Po przeliczeniu ponad 99 proc. głosów, w parlamentarnych wyborach zwyciężyła Partia Robotnicza-Socjaldemokraci (S) z wynikiem 28,4 proc. Drugie miejsce zajęła centroprawica, natomiast trzecią siłę szwedzkiego parlamentu stanowić będą antyimigranccy Szwedzcy Demokraci. Zdaniem części komentatorów, zwycięstwo socjaldemokratom zapewnili imigranci dysponujący prawem głosu.

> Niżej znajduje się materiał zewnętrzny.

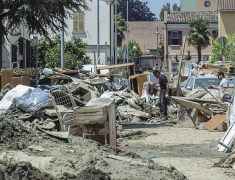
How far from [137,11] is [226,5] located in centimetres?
5757

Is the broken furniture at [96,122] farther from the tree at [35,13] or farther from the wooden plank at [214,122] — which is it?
the tree at [35,13]

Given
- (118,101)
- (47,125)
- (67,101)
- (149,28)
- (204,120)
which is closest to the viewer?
(47,125)

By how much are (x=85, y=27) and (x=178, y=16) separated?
3224cm

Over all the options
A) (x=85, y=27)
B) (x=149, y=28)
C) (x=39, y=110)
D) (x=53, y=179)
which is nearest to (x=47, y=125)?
(x=39, y=110)

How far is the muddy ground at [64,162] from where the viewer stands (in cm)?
934

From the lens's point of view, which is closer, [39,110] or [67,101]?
[39,110]

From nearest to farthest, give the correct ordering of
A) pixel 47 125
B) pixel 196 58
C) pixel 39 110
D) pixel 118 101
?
1. pixel 47 125
2. pixel 39 110
3. pixel 118 101
4. pixel 196 58

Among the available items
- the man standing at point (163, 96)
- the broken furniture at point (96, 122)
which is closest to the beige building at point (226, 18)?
the man standing at point (163, 96)

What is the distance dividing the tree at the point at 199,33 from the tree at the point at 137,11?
44.5m

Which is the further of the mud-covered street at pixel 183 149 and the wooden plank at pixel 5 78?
the wooden plank at pixel 5 78

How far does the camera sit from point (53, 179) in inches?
362

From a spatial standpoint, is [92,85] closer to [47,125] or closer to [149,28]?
[47,125]

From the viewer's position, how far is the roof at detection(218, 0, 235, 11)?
234ft

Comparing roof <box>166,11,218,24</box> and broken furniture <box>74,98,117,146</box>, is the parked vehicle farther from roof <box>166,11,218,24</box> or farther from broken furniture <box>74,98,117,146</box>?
roof <box>166,11,218,24</box>
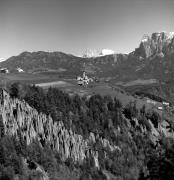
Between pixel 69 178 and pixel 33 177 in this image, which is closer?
pixel 33 177

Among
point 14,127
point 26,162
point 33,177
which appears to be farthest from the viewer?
point 14,127

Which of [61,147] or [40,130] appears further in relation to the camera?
[40,130]

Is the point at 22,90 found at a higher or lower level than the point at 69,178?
higher

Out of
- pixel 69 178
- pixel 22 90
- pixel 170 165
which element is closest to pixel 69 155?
pixel 69 178

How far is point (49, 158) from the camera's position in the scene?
144625mm

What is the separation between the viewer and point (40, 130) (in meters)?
164

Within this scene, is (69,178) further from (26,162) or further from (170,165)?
(170,165)

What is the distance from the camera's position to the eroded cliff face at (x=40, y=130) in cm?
15550

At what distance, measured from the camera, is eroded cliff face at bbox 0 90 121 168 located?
155500 millimetres

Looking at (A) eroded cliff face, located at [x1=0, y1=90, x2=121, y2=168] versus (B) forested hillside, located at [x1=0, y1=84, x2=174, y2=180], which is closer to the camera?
(B) forested hillside, located at [x1=0, y1=84, x2=174, y2=180]

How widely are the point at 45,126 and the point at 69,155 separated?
19225 mm

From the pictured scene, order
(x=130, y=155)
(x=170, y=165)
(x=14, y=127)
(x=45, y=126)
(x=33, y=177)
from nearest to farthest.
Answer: (x=170, y=165)
(x=33, y=177)
(x=14, y=127)
(x=45, y=126)
(x=130, y=155)

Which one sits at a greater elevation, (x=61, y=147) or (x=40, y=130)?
(x=40, y=130)

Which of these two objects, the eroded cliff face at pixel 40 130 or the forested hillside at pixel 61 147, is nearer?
the forested hillside at pixel 61 147
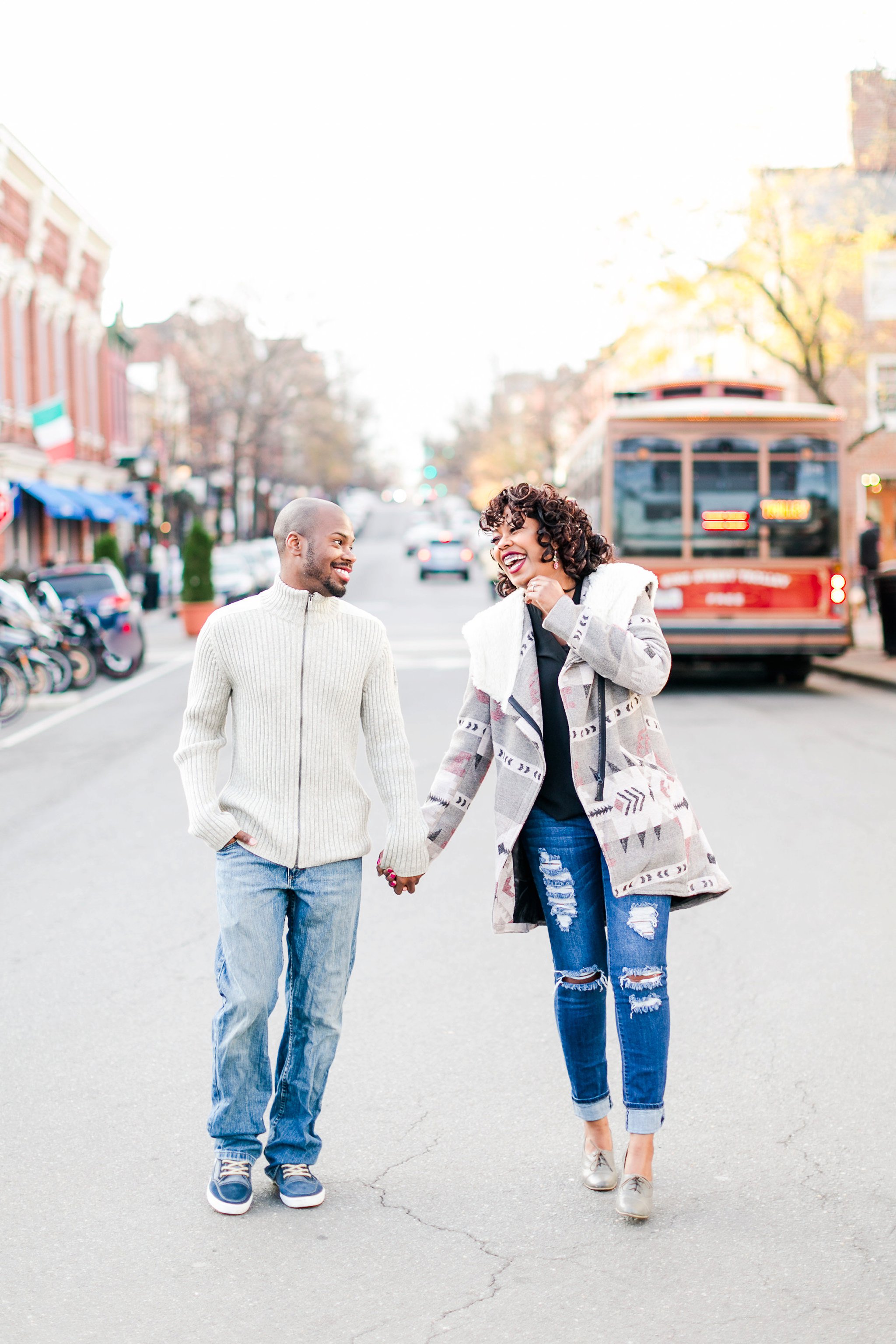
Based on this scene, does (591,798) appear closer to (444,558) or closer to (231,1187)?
(231,1187)

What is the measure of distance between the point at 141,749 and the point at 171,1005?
7699 mm

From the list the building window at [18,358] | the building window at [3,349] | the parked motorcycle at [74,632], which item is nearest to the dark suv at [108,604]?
the parked motorcycle at [74,632]

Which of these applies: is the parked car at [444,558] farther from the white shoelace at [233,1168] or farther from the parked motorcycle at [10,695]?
the white shoelace at [233,1168]

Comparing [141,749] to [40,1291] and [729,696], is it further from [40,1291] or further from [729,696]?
[40,1291]

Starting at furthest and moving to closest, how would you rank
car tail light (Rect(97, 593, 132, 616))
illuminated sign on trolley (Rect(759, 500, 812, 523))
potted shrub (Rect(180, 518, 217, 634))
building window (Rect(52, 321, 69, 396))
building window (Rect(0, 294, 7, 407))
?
building window (Rect(52, 321, 69, 396)) < building window (Rect(0, 294, 7, 407)) < potted shrub (Rect(180, 518, 217, 634)) < car tail light (Rect(97, 593, 132, 616)) < illuminated sign on trolley (Rect(759, 500, 812, 523))

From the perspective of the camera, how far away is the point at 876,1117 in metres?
4.40

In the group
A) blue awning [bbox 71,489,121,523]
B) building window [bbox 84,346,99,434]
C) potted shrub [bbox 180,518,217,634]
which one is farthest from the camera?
building window [bbox 84,346,99,434]

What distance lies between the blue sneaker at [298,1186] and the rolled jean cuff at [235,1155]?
0.09 metres

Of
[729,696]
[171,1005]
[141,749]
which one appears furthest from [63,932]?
[729,696]

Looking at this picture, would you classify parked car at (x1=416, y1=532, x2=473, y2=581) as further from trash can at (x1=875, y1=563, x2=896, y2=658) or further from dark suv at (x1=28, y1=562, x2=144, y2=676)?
trash can at (x1=875, y1=563, x2=896, y2=658)

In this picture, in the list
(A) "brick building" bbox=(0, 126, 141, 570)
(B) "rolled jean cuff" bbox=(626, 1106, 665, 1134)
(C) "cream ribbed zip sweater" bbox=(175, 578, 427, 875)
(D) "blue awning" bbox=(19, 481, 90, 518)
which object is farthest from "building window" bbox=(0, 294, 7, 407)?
(B) "rolled jean cuff" bbox=(626, 1106, 665, 1134)

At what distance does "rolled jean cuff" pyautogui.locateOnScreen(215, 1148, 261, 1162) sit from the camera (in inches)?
149

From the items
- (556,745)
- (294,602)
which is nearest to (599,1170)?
(556,745)

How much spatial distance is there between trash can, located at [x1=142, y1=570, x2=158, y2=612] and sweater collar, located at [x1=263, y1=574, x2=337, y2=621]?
33.9m
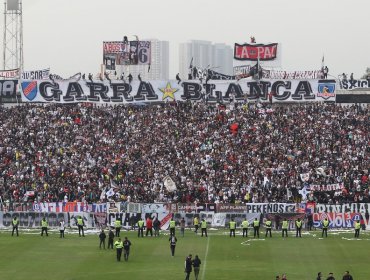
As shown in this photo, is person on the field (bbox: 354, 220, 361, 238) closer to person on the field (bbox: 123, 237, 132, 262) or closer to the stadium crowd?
the stadium crowd

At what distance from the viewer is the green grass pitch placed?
42031mm

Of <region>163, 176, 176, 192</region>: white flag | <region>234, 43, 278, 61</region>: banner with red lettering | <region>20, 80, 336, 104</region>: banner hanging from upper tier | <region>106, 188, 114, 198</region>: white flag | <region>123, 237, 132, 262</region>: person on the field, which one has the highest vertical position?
<region>234, 43, 278, 61</region>: banner with red lettering

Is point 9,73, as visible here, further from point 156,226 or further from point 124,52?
point 156,226

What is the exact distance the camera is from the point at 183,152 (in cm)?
7469

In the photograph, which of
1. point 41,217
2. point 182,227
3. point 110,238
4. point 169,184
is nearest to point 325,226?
point 182,227

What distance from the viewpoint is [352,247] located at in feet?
172

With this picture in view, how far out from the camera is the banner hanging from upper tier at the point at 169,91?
82125 mm

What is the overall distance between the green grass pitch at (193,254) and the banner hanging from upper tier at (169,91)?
24055mm

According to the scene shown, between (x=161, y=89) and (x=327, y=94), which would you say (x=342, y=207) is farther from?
(x=161, y=89)

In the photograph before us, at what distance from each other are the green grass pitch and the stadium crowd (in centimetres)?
838

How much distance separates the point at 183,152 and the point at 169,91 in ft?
33.6

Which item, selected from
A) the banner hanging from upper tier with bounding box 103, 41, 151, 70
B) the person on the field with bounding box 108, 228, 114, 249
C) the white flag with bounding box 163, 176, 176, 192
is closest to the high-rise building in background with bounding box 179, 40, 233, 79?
the banner hanging from upper tier with bounding box 103, 41, 151, 70

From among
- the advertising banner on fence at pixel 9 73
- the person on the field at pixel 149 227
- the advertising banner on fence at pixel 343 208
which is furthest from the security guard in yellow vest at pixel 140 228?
the advertising banner on fence at pixel 9 73

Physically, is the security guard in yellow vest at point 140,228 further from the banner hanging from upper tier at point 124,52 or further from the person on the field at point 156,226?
the banner hanging from upper tier at point 124,52
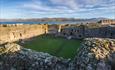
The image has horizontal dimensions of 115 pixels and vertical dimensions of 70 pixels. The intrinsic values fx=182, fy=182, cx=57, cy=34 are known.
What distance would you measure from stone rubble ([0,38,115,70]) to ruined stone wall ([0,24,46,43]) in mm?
10894

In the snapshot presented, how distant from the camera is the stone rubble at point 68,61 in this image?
477 centimetres

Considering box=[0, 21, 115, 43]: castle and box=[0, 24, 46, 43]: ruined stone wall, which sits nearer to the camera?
box=[0, 24, 46, 43]: ruined stone wall

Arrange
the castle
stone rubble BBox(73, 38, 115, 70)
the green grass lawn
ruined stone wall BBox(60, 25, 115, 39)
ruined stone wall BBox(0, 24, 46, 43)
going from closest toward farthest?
stone rubble BBox(73, 38, 115, 70)
the green grass lawn
ruined stone wall BBox(0, 24, 46, 43)
the castle
ruined stone wall BBox(60, 25, 115, 39)

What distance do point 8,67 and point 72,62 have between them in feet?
6.31

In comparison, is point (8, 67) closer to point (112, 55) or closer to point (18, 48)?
point (18, 48)

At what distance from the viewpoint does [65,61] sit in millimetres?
5242

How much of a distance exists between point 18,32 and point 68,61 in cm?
1534

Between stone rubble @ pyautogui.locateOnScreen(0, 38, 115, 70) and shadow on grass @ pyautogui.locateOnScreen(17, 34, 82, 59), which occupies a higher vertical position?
stone rubble @ pyautogui.locateOnScreen(0, 38, 115, 70)

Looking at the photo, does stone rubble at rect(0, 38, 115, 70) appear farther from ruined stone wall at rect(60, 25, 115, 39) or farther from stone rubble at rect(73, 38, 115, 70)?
ruined stone wall at rect(60, 25, 115, 39)

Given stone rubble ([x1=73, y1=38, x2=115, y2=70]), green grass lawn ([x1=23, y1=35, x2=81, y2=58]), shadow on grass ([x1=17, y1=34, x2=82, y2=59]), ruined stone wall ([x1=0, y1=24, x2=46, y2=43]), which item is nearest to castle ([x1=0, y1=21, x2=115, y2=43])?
ruined stone wall ([x1=0, y1=24, x2=46, y2=43])

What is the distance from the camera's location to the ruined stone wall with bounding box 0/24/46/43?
1707 cm

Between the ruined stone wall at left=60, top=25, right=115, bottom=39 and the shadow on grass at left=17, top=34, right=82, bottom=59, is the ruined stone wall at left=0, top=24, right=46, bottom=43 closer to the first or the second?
the shadow on grass at left=17, top=34, right=82, bottom=59

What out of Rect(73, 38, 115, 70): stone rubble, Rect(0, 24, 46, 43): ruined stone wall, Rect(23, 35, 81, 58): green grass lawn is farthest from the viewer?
Rect(0, 24, 46, 43): ruined stone wall

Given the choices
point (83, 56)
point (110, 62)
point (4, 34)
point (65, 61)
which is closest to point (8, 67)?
point (65, 61)
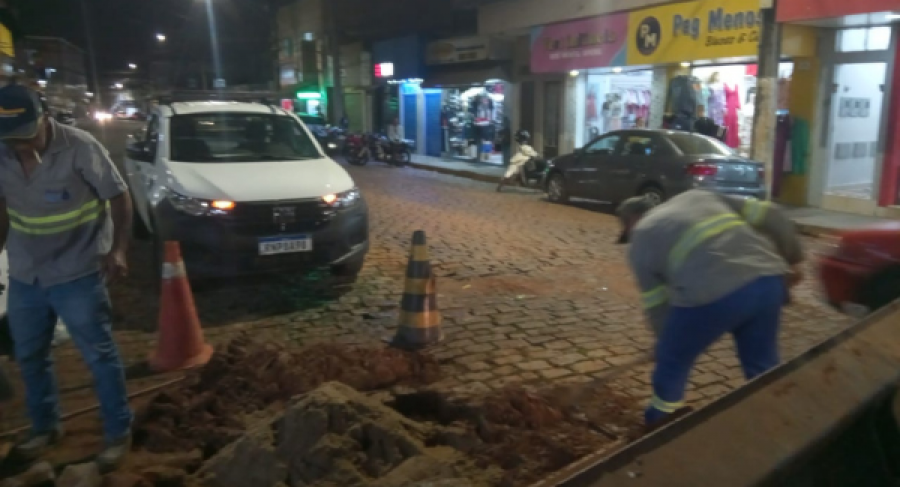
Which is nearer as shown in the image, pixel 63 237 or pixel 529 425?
pixel 63 237

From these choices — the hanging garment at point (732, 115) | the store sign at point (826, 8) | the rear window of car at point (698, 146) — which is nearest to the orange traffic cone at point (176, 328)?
the rear window of car at point (698, 146)

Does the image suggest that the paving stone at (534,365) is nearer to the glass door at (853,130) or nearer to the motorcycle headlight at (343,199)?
the motorcycle headlight at (343,199)

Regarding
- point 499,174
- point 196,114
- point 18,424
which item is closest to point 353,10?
point 499,174

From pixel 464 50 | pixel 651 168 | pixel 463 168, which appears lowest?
pixel 463 168

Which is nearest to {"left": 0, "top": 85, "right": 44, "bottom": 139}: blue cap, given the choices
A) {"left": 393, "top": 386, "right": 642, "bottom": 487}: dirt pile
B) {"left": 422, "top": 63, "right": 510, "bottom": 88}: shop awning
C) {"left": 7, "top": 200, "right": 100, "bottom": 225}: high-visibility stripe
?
{"left": 7, "top": 200, "right": 100, "bottom": 225}: high-visibility stripe

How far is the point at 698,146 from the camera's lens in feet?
40.0

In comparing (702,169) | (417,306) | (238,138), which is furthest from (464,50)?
(417,306)

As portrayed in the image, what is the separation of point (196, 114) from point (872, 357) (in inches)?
271

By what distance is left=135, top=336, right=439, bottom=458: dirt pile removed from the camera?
14.2 ft

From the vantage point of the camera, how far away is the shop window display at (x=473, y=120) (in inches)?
933

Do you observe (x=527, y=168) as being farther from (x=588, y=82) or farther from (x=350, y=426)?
(x=350, y=426)

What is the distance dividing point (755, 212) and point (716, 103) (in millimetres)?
13387

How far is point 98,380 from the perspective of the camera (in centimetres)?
396

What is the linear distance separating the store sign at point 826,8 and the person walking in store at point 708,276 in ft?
31.6
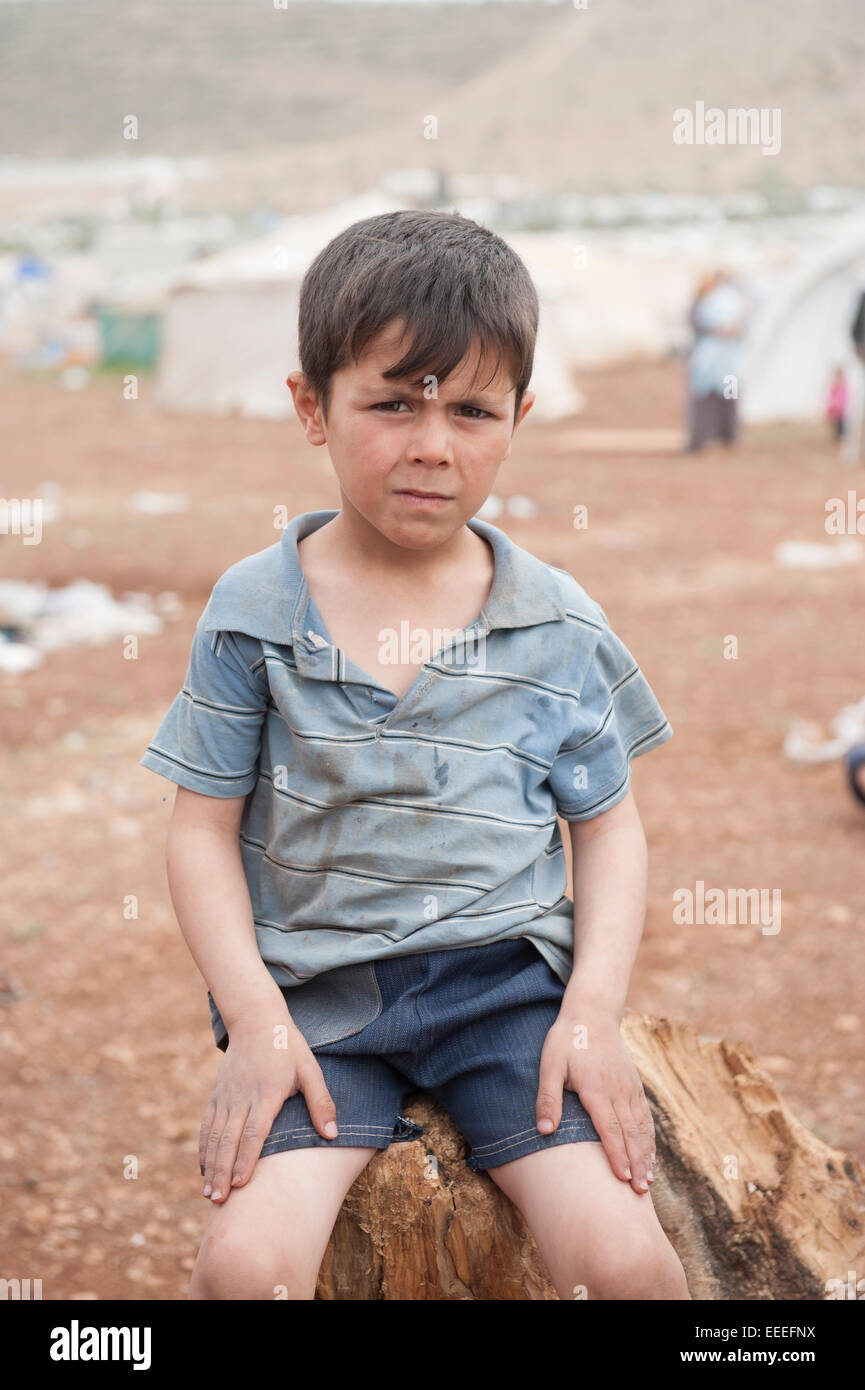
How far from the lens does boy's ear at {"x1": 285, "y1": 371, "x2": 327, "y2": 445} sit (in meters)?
1.89

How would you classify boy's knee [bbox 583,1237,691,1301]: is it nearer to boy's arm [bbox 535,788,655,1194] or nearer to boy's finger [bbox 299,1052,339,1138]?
boy's arm [bbox 535,788,655,1194]

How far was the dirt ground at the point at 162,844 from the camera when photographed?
3.27 metres

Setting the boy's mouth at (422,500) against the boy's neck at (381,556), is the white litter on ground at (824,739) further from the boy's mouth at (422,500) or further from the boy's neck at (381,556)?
the boy's mouth at (422,500)

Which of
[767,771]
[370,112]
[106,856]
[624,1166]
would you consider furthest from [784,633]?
[370,112]

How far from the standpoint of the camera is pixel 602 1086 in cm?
182

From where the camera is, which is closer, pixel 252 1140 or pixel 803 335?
pixel 252 1140

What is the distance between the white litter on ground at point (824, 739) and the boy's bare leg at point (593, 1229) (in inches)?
153

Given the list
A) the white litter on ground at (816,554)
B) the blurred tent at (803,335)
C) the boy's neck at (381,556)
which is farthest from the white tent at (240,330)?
the boy's neck at (381,556)

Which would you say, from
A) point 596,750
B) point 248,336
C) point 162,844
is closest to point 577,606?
point 596,750

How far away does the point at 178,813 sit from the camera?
194 centimetres

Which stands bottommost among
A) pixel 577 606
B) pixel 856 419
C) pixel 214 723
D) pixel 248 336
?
pixel 214 723

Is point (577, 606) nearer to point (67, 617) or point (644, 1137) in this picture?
point (644, 1137)

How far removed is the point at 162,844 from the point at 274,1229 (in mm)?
3285

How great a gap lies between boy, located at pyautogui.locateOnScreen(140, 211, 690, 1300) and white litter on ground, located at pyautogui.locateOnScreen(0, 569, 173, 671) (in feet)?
17.2
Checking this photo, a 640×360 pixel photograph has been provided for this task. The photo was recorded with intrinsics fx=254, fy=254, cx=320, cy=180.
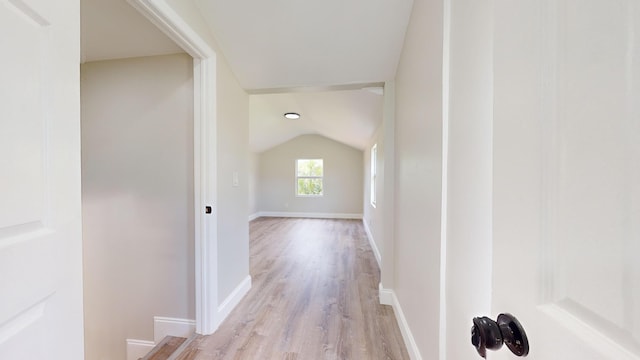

– Spełnił się niestety czarny scenariusz, który był właściwie do przewidzenia. Wyniku wyborów dokonali muzułmańscy migranci, którzy mają już prawo głosu. Wygrana przez obłąkanych socjalistów oznacza dalszy proces islamizacji tego kraju, a którego społeczeństwo jest skazane na zagładę. To mocne słowa, ale taka jest prawda – przedstawił na łamach „wPolityce” Jerzy Grunwald, muzyk i kompozytor mieszkający przez wiele lat w Szwecji.
Wesprzyj nas już teraz!
Kompozytor przekonywał, że w wyborach przez długi czas prowadziła nacjonalistyczna, anyimgrancka partia Szwedzcy Demokraci. Dopiero pod koniec głosowania, socjaldemokraci mieli się porozumieć ze związkami muzułmańskimi. W zamian za obietnice podwyższenia świadczeń socjalnych, budowanie większej ilości meczetów oraz częstsze przyznawanie prawa stałego pobytu mieli zdobyć gros muzułmańskich głosów.
„Nasz rozmówca zwrócił przy tym uwagę, że socjaldemokraci rozwiesili plakaty z wizerunkiem premiera Stefana Löfvena, z napisami w języku arabskim, na których wyrażono obietnice zwiększenia socjalu w zamiana za głosowanie na jego partię” – czytamy na łamach „wPolityce”.
Do wysokiego wyniku nacjonalistów odniósł się brytyjski polityk Nigel Farage, eurosceptyk i wieloletni orędownik brexitu. – To co stało się podczas szwedzkich wyborów jest częścią dużo większego trendu – dosłownie każde państwo posiada rosnący w siłę ruch eurosceptyczny – przekonywał.